Once we auth and approve it, we can now set many of the fields
When ready, I can click “Test”
And see I got an email
Now I can test the trigger
I can now add that in a new Alert Channel - Webhook. Then click test
And we can see the response
Make (Integromat)
We can sign up at make
Once signed up, we are presented with a dashboard
I can create a new scenario and select webhooks
I’ll want to select a trigger of “custom webhook”
I’ll click Add and give it name. I can optionally restrict to an IP or block of IPs (CIDR). Here, I’ll add my home network egress range
I can copy the webhook URL now
I can now add that to SigNoz and test and see it show up in Make
I’ll now click the “+” on the right and add the SendGrid action
Set my token
Note - if you usually use the “Restricted Access” token, you’ll need to expand access for it to work (set to Full).

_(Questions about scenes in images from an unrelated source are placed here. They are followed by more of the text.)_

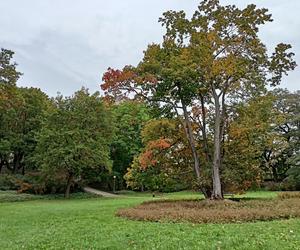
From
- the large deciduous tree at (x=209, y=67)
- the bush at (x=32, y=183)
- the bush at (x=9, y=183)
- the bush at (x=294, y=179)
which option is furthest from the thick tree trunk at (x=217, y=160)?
the bush at (x=9, y=183)

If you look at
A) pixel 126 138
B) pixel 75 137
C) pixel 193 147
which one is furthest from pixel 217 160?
pixel 126 138

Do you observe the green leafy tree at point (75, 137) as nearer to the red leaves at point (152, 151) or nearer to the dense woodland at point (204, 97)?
the dense woodland at point (204, 97)

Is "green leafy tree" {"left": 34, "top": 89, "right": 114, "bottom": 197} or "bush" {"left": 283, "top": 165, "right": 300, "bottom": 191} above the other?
"green leafy tree" {"left": 34, "top": 89, "right": 114, "bottom": 197}

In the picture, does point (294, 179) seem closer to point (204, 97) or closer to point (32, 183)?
point (204, 97)

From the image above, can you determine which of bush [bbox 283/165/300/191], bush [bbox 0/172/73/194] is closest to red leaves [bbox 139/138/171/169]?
bush [bbox 0/172/73/194]

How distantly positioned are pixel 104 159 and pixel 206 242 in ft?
102

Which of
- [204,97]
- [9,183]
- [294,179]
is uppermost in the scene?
[204,97]

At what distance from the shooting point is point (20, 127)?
149 feet

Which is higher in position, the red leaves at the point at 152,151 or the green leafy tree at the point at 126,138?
the green leafy tree at the point at 126,138

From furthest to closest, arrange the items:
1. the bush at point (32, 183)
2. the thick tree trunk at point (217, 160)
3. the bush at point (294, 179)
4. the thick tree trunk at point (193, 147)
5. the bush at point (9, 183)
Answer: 1. the bush at point (294, 179)
2. the bush at point (9, 183)
3. the bush at point (32, 183)
4. the thick tree trunk at point (193, 147)
5. the thick tree trunk at point (217, 160)

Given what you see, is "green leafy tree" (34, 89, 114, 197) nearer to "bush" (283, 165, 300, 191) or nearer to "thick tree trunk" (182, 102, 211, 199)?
"thick tree trunk" (182, 102, 211, 199)

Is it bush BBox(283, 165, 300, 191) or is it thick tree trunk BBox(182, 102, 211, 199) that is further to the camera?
bush BBox(283, 165, 300, 191)

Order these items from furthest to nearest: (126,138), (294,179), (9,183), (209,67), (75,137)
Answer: (126,138), (294,179), (9,183), (75,137), (209,67)

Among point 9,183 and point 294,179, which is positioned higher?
point 294,179
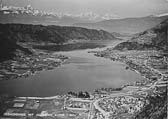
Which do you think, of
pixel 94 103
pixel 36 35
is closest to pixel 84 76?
pixel 94 103

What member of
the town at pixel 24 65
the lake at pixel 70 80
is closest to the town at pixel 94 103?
the lake at pixel 70 80

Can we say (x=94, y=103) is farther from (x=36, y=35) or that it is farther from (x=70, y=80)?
(x=36, y=35)

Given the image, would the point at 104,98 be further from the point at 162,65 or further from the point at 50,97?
the point at 162,65

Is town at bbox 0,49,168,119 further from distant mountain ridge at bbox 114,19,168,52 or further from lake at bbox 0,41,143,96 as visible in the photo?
distant mountain ridge at bbox 114,19,168,52

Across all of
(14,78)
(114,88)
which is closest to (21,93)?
(14,78)

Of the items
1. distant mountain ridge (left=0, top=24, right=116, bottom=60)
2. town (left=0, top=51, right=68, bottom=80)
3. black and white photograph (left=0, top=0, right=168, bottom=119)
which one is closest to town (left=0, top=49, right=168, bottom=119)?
black and white photograph (left=0, top=0, right=168, bottom=119)
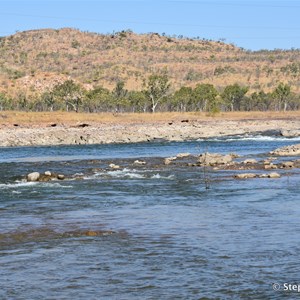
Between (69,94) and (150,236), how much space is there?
85.4m

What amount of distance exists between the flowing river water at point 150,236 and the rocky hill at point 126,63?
109708 millimetres

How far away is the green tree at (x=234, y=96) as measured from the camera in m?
106

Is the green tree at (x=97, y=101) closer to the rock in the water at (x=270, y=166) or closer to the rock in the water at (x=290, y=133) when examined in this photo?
the rock in the water at (x=290, y=133)

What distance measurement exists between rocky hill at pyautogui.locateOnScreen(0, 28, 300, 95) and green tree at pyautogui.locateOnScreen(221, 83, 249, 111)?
95.3 feet

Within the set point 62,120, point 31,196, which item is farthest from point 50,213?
point 62,120

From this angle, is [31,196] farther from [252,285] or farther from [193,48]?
[193,48]

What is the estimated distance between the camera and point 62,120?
73375 mm

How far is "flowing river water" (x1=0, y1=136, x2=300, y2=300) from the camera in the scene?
11977mm

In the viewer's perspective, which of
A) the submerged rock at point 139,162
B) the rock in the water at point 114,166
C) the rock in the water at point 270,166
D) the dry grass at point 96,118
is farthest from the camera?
the dry grass at point 96,118

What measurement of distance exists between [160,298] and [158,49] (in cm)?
17743

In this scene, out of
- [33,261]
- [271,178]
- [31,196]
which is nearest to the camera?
[33,261]

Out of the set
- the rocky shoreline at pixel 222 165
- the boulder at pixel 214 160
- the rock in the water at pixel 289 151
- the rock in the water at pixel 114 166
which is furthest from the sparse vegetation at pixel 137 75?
→ the rock in the water at pixel 114 166

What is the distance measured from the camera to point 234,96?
107m

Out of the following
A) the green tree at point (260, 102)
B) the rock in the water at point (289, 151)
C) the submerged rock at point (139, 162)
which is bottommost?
the submerged rock at point (139, 162)
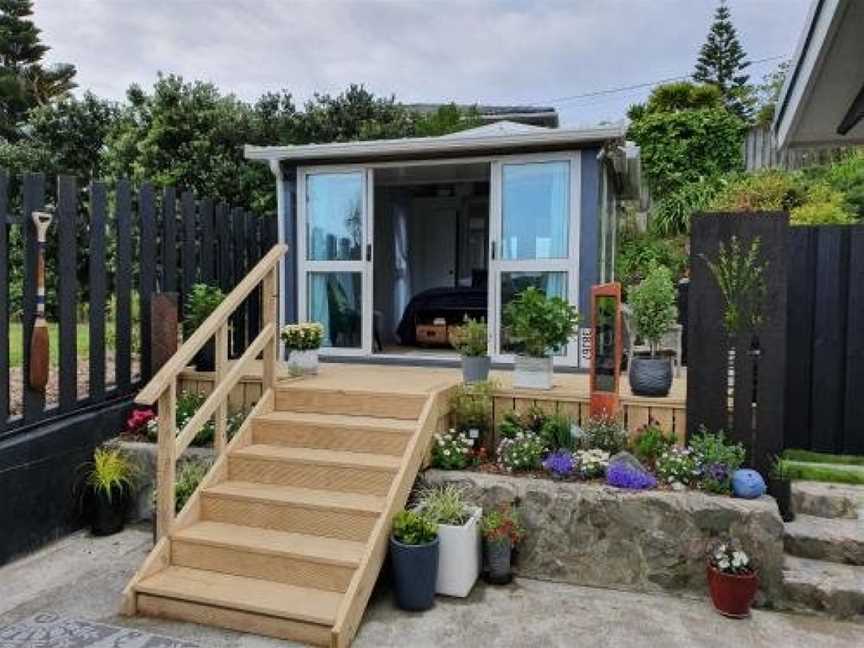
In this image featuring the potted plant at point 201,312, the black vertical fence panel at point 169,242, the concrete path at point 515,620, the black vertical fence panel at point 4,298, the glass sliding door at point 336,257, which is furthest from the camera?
the glass sliding door at point 336,257

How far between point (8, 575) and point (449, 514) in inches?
101

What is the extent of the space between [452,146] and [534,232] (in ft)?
3.54

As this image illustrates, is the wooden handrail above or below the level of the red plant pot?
above

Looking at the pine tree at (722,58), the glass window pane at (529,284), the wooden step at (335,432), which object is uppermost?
the pine tree at (722,58)

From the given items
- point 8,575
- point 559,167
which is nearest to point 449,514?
point 8,575

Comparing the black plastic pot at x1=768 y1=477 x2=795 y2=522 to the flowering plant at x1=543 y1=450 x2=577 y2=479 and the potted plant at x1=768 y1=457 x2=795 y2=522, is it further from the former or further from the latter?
the flowering plant at x1=543 y1=450 x2=577 y2=479

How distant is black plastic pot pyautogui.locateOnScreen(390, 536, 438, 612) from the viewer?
3406 mm

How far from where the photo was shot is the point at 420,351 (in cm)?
721

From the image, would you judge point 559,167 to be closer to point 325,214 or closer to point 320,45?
point 325,214

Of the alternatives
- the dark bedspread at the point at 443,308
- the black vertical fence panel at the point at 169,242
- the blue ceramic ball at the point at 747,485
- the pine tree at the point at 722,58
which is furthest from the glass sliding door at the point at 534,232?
the pine tree at the point at 722,58

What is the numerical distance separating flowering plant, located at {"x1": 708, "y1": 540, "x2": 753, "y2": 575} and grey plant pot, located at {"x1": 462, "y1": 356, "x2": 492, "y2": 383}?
193 centimetres

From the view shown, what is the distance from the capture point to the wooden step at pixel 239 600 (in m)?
3.17

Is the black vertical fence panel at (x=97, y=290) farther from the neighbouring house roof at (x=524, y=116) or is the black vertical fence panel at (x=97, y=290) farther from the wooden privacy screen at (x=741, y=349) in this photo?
the neighbouring house roof at (x=524, y=116)

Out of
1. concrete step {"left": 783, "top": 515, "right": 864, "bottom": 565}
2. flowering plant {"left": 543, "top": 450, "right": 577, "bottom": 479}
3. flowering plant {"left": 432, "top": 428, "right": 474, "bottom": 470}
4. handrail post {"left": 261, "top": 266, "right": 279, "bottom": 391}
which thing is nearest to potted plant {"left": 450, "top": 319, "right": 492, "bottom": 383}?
flowering plant {"left": 432, "top": 428, "right": 474, "bottom": 470}
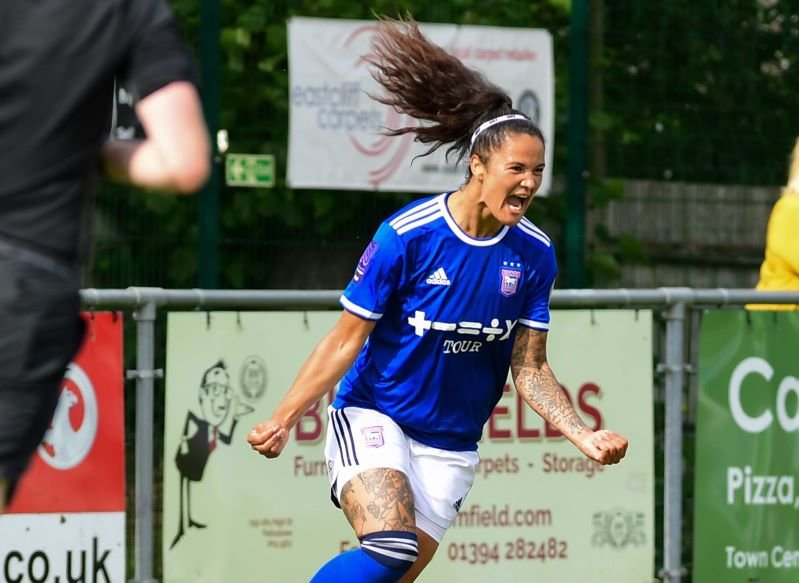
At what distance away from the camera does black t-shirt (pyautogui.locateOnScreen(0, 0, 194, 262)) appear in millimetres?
3086

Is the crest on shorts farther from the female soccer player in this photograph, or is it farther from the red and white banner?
the red and white banner

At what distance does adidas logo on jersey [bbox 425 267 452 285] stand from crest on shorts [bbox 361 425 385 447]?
54 cm

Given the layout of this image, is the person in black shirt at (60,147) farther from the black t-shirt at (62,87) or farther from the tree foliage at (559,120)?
the tree foliage at (559,120)

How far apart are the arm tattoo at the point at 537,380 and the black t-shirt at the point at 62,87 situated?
9.67ft

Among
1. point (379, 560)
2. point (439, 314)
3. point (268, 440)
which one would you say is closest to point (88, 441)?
point (268, 440)

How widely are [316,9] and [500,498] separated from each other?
3387mm

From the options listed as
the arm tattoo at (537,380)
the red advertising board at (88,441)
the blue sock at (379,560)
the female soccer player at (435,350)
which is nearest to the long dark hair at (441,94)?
the female soccer player at (435,350)

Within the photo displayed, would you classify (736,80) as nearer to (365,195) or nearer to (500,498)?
(365,195)

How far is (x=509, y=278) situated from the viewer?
5.89m

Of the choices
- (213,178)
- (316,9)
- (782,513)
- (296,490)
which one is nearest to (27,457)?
(296,490)

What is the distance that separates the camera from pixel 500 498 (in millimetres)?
7090

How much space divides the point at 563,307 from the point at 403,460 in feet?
Result: 5.58

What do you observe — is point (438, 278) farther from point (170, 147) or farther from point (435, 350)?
point (170, 147)

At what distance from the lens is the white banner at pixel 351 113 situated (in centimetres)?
914
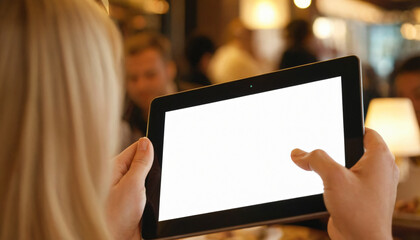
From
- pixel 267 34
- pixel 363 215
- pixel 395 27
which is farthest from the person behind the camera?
pixel 395 27

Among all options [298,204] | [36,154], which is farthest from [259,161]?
[36,154]

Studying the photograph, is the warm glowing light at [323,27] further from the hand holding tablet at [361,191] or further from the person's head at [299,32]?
the hand holding tablet at [361,191]

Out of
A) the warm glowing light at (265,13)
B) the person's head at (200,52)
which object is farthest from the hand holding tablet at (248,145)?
the warm glowing light at (265,13)

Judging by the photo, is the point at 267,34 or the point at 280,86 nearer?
the point at 280,86

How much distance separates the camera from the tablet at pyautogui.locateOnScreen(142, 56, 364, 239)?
32.0 inches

We can now fill out some details
If I click Run Once and then test the Webhook in SigNoz, I can see it was received
And I can see it ran and delivered an email.
Summary
In this we setup SigNoz on the production cluster. We added a proper TLS ingress with a domain name. We then properly setup pagerduty integration then experimented with webhooks from Zappier and Make.
There is still much more to do, but we now have a generally production ready SigNoz. The NFS Volumes are an a Proper NAS and I should be able to route OpenTelemetry traces internally (based on Ingress, only 443 will come in externally).
The idea of having many systems in a hybrid or cross-cloud scenario would likely warrant the commercial hosted options. But then, that is the general idea - one can fully use the product in it’s Open-Source self-hosted mode but pay to add features like Federated Identity and a hosted PaaS endpoint.